Veröffentlicht am: 23. Juni 2020

Aktuell gelten die Thüringer Verordnung zur Neuordnung der erforderlichen Maßnahmen zur Eindämmung der Ausbreitung der erforderlichen Maßnahmen zur Eindämmung der Ausbreitung des Coronavirus SARS-CoV-2 sowie zur Verbesserung der infektionschutzrechtlichen Handlungsmöglichkeiten vom 09.06.2020 und die Thüringer Verordnung über die Infektionsschutzregeln zur Eindämmung der Ausbreitung des Coronavirus SARS-CoV-2 in Kindertageseinrichtungen, Schulen und für den Sportbetrieb vom 12.06.2020.
Die entsprechenden Verordnungen sind als Anlage aufgeführt. Aufgrund unterschiedlicher Handhabungen und/oder regionaler Ausbruchsgeschehen kann es aber abweichende (verschärfte) Regelungen der Landkreise und Kommunen geben, insbesondere auch bei der Nutzung von Sporthallen. Bitte informiert Euch regelmäßig über die für Euren Verein/ Eure Gemeinde aktuell geltenden Regelungen.

Insbesondere die Verordnung vom 12.06.2020 erlaubt weitere Lockerungen für den Sportbetrieb.
Für den Trainingsbetrieb gilt weiterhin die Empfehlung, wo immer möglich einen Mindestabstand von 2m einzuhalten (wenn keine Mannschaftssportart) und nach Möglichkeit auf Körperkontakt zu verzichten. Trainingsgruppen sollten nicht gemischt werden. Wichtig sind weiterhin ein angepasstes Infektionsschutzkonzept der Sportvereine/Trainingsgruppen bzw. der Sportstättenbetreiber und die Dokumentation der Trainingsteilnehmer und deren 4-wöchige Aufbewahrung. Auch ein Wettkampfbetrieb ist wieder möglich, allerdings ohne Zuschauer. Innerhalb geschlossener Räume sind Veranstaltungen mit bis zu 30 Personen möglich, unter freien Himmel bis zu 75 Personen. Bei mehr Personen muss eine Anmeldung erfolgen.
Es bestehen keine Einschränkungen hinsichtlich von Fahrgemeinschaften bzw. des Vereinstransportes, d.h. auch keine begrenzte Auslastung (bisherige 1:5 Empfehlung in Kleinbussen seitens des TSV entfällt). Während im öffentlichen Personenverkehr ein Mund-Nasenschutz verpflichtend ist, ist dies für den typischen Vereinstransport in Kleinbussen nicht vorgeschrieben. Die Verwendung eines Mund-Nasenschutz der Insassen wird seitens des TSV in den Kleinbussen dann empfohlen, wenn in kurzer Zeit unterschiedliche Personengruppen transportiert werden.
Der Landessportbund Thüringen hat auf seiner Homepage zahlreiche typische Fragen/Hinweise aufgenommen und erläutert. Diese können dort eingesehen werden bzw. sind nachfolgend auszugsweise aufgeführt.

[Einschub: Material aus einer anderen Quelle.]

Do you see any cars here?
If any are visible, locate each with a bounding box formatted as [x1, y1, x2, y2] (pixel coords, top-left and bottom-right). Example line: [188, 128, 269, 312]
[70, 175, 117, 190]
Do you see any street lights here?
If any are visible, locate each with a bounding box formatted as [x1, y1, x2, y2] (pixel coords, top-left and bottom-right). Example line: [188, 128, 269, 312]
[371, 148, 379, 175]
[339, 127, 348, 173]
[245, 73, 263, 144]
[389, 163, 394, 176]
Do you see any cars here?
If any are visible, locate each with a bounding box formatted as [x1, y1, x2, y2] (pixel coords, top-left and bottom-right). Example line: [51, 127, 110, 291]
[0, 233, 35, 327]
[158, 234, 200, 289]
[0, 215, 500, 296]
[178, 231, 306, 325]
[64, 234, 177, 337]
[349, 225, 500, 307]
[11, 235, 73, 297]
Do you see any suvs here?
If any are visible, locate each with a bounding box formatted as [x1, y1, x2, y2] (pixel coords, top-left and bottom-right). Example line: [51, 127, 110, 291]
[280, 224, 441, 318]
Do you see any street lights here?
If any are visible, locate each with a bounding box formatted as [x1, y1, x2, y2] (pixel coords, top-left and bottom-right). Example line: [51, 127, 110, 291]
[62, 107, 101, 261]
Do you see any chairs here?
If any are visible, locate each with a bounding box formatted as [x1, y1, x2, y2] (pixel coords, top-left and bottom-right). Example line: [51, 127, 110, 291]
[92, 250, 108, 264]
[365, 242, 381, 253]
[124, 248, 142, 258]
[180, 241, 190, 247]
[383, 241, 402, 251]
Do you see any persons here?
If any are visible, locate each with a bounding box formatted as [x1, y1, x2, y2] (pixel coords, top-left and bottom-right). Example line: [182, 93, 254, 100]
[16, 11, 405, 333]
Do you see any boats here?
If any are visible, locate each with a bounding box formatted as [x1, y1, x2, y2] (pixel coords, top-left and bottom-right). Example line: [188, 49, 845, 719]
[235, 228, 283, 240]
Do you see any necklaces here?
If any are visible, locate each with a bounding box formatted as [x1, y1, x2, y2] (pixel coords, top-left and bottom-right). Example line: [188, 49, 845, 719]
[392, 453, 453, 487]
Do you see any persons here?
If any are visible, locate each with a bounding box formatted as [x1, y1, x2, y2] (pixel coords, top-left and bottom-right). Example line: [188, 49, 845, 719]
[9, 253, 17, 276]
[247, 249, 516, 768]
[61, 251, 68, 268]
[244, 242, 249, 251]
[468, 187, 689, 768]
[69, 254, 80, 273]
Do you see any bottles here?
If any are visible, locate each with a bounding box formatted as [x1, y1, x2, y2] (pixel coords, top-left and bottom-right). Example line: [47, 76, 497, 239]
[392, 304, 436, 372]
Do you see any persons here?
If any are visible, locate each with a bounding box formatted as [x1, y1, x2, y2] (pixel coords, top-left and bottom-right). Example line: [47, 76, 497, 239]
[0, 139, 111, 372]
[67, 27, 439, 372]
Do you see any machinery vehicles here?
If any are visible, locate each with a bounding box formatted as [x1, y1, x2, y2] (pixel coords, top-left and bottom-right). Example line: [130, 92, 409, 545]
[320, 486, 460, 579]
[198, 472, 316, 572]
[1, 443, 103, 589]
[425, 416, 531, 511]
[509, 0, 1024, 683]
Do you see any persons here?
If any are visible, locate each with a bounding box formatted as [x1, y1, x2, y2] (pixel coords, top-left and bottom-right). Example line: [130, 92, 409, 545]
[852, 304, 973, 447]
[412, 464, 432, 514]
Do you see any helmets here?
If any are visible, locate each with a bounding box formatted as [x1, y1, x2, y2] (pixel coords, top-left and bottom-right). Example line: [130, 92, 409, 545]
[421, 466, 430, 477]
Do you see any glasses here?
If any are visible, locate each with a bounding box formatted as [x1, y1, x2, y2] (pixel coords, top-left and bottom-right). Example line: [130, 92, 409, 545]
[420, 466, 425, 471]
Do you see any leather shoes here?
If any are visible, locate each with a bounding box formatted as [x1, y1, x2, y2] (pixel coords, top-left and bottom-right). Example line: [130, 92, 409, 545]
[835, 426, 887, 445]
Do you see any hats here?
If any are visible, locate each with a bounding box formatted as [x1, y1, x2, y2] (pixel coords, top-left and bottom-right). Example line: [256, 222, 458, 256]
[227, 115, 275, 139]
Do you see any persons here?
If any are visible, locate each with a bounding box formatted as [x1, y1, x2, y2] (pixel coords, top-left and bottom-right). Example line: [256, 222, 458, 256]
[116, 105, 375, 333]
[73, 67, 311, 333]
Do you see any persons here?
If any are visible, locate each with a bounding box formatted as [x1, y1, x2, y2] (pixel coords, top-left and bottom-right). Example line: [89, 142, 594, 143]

Weitere Lockerungen für den Sport seit 13. Juni
Seit dem 13. Juni dürfen Thüringens Sportvereine wieder praxisnäher Sporttreiben. So muss bei Sportarten, die nicht ohne direkten Körperkontakt betrieben werden können, kein Mindestabstand mehr eingehalten werden. Um den Sportbetrieb wirklich wiederaufnehmen zu können und das Infektionsrisiko zu minimieren, gilt es einige Auflagen zu beachten. Unter anderem müssen die Sportvereine ein auf ihre Sportarten und Sportstätten angepasstes Infektionsschutzkonzept vorhalten. Zu jeder Vereinsveranstaltung (Training, Vorstandssitzung, Arbeitseinsatz, Versammlung, etc.) muss zudem eine Teilnehmerliste angefertigt und für vier Wochen aufbewahrt werden.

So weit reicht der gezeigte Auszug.